Qu’est-ce que l’art ? Une question insoluble ? Pas si sûr. Les théoriciens de l’art réunit, sous la forme du dictionnaire, ceux qui ont permis le développement d’une pensée artistique depuis l’Antiquité jusqu’à aujourd’hui : philosophes, historiens de l’art et de la culture, sociologues et psychanalystes, critiques et artistes… Cet ouvrage unique offre un panorama inédit sur la façon dont l’art se crée et prend sa place dans la Cité. Carole Talon-Hugon, qui a dirigé l’ouvrage, nous en dit plus dans un entretien.
Théoriser l’art, est-ce définir le beau ?
Non. D’abord parce que le beau n’est pas qu’artistique, et ensuite et surtout parce que l’art n’a pas toujours considéré le beau comme sa valeur essentielle. Certes, l’esthétique occidentale classique a fait de la beauté la première fin de l’art, comme le dit éloquemment l’invention au xviiie siècle du terme même de « Beaux-arts ». Mais le Moyen Âge, ne considérant pas que la beauté était exclusive de l’utilité ou de la fonctionnalité, n’en faisait pas l’unique fin de l’œuvre. Quant à l’art moderne il a été marqué par le Romantisme invitant l’art à explorer la laideur (pensons à la Préface de Cromwell [1827], dans laquelle Hugo oppose un beau « faux, mesquin et conventionnel » aux perspectives innombrables et passionnantes du laid), et le xxe siècle s’est signalé par un puissant courant de dés-esthétisation de l’art (art brut, arte povera, body art…) préférant l’insignifiant, le quelconque, le trivial, le sauvage, voire l’obscène, à l’harmonie, la « noble simplicité et calme grandeur » que louait Winckelmann. Le beau n’a donc pas toujours été la valeur suprême de l’art et n’est pas qu’une valeur des objets artistiques.
-*-*-
* [Travail à faire]:
A. Recopiez le passage de l'entretien qui va de « Qu’est-ce que l’art » à « définir le beau ? » inclus, en renommant « philosophes » en « penseurs ».
B. Résumez l'entretien en deux phrases, s'il vous plaît.

[Entrées d'annotation par cadres englobants]
-*-*-
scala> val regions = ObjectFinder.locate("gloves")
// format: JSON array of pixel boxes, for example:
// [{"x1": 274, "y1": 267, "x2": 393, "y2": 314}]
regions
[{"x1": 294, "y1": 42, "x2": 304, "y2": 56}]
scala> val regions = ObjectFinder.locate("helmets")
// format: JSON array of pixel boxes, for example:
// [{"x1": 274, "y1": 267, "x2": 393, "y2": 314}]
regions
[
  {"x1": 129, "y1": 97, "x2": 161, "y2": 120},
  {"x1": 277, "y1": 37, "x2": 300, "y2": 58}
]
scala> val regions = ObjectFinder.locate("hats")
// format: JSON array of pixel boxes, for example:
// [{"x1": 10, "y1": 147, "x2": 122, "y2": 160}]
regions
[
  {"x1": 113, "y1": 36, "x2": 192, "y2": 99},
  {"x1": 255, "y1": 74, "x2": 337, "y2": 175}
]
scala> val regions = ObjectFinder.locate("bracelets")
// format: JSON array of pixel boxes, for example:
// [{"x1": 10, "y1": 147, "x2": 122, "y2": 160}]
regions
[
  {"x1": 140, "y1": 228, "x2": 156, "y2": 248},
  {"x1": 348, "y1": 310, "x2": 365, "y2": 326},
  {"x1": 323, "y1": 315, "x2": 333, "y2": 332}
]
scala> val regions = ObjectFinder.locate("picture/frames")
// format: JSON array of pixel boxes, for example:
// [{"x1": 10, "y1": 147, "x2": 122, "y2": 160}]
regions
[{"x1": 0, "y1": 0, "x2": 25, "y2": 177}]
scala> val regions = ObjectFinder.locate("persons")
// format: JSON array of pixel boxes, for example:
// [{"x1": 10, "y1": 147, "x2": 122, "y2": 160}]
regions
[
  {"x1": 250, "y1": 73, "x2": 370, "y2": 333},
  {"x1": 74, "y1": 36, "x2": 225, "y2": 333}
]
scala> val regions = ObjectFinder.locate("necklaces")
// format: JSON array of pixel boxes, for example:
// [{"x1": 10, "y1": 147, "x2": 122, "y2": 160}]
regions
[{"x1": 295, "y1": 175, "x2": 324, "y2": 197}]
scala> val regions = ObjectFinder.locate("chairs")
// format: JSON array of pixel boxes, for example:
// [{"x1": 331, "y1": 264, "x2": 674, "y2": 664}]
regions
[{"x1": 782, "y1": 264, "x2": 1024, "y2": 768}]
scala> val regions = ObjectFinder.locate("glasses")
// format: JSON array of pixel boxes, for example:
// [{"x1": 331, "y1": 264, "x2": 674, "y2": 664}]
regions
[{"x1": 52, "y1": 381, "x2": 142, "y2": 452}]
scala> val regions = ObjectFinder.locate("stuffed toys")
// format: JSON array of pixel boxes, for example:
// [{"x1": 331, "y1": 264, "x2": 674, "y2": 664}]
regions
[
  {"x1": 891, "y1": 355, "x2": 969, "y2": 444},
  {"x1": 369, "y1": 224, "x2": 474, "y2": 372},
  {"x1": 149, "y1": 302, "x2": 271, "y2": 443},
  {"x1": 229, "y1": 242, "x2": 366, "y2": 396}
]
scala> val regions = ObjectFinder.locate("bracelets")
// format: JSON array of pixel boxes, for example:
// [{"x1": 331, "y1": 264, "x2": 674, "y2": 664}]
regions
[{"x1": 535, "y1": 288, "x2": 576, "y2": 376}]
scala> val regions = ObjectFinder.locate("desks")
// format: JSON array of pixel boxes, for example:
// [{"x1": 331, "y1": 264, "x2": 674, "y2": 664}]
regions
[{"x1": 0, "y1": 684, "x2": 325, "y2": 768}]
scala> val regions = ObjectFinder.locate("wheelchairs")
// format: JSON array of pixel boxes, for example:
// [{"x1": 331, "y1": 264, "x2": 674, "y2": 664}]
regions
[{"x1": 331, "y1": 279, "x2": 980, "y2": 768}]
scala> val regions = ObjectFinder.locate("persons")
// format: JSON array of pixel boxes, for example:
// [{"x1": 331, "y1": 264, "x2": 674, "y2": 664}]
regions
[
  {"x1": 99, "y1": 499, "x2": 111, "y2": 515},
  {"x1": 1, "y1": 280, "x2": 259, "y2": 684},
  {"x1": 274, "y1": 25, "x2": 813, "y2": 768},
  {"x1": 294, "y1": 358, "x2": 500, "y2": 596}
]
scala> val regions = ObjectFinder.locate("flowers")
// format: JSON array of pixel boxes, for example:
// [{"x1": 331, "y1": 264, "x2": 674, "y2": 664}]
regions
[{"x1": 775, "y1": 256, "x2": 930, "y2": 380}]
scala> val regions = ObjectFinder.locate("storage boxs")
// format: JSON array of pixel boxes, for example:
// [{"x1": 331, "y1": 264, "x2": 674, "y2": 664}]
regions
-*-*-
* [Liste des solutions]:
A.
Qu’est-ce que l’art ? Une question insoluble ? Pas si sûr. Les théoriciens de l’art réunit, sous la forme du dictionnaire, ceux qui ont permis le développement d’une pensée artistique depuis l’Antiquité jusqu’à aujourd’hui : penseurs, historiens de l’art et de la culture, sociologues et psychanalystes, critiques et artistes… Cet ouvrage unique offre un panorama inédit sur la façon dont l’art se crée et prend sa place dans la Cité. Carole Talon-Hugon, qui a dirigé l’ouvrage, nous en dit plus dans un entretien.
Théoriser l’art, est-ce définir le beau ?

B. Le dictionnaire Les théoriciens de l'art, dirigé par Carole Talon-Hugon, réunit ceux qui ont permis le développement d'une pensée artistique depuis l'Antiquité jusqu'à aujourd'hui. Selon elle, théoriser l'art n'est pas définir le beau, car le beau n'est pas qu'artistique et l'art ne l'a pas toujours tenu pour sa valeur essentielle, comme le montrent le Moyen Âge, le Romantisme et la dés-esthétisation de l'art au xxe siècle.